An observable constraint on climate sensitivity, based on variations in mid-tropospheric relative humidity (RH) and their impact on clouds, is proposed. We show that the tropics and subtropics are linked by teleconnections that induce seasonal RH variations that relate strongly to albedo (via clouds), and that this covariability is mimicked in a warming climate. A present-day analog for future trends is thus identified whereby the intensity of subtropical dry zones in models associated with the boreal monsoon is strongly linked to projected cloud trends, reflected solar radiation, and model sensitivity. Many models, particularly those with low climate sensitivity, fail to adequately resolve these teleconnections and hence are identifiably biased. Improving model fidelity in matching observed variations provides a viable path forward for better predicting future climate.
Climate change is likely to be more severe than some models have implied, according to a study which ratchets up the possible temperature rises and subsequent climatic impacts. Climate model projections showing a greater rise in global temperature were likely to be more accurate than those showing a smaller rise, an analysis by the US National Centre for Atmospheric Research found. This means not only a higher level of warming, but also that the resulting problems – including floods, droughts, sea level rise and fiercer storms and other extreme weather – would be correspondingly more severe and would come sooner than expected.
Scientists at the centre published their study last Thursday in the leading peer-reviewed journal Science. It is based on an analysis of how well computer models estimating the future climate reproduce the humidity in the tropics and subtropics that has been observed in recent years.
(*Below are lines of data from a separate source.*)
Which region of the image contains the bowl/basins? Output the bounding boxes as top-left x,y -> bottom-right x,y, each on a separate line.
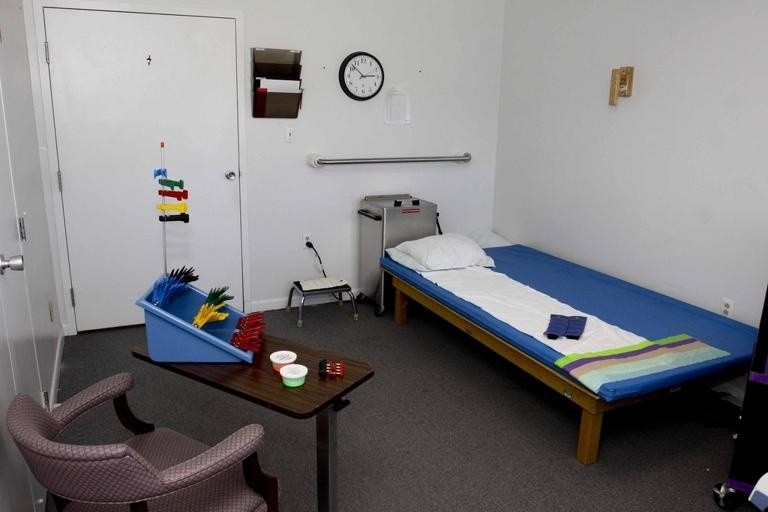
269,350 -> 309,387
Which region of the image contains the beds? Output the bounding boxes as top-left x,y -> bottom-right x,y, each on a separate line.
378,243 -> 760,464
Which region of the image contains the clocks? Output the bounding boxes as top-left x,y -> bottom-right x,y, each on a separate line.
339,52 -> 385,101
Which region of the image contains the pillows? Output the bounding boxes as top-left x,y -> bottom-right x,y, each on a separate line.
397,234 -> 496,269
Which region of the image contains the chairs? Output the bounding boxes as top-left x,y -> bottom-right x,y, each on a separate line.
6,374 -> 291,512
They found that the most accurate models were most likely to best reproduce cloud cover, which is a major influence on warming. These models were also those that showed the highest global temperature rises in the future if emissions of greenhouse gases continue to increase.
Rather than leave you the impression that “We’re doomed! Doomed!” I do believe it is vital we discuss the implications of this paper (and the voluminous other evidence) and begin examining how our civilisation can remain viable in the anthropocene.
Personally, I believe it is possible: but we need to look at the world in a new way. We live on what is essentially a different planet – very different to the one our species and civilisation witnessed as they came into being.
Even at this stage we have choices: to scale back greenhouse emissions; to implement renewable sources of energy; to better manage resource use; and to curb our growth fetish.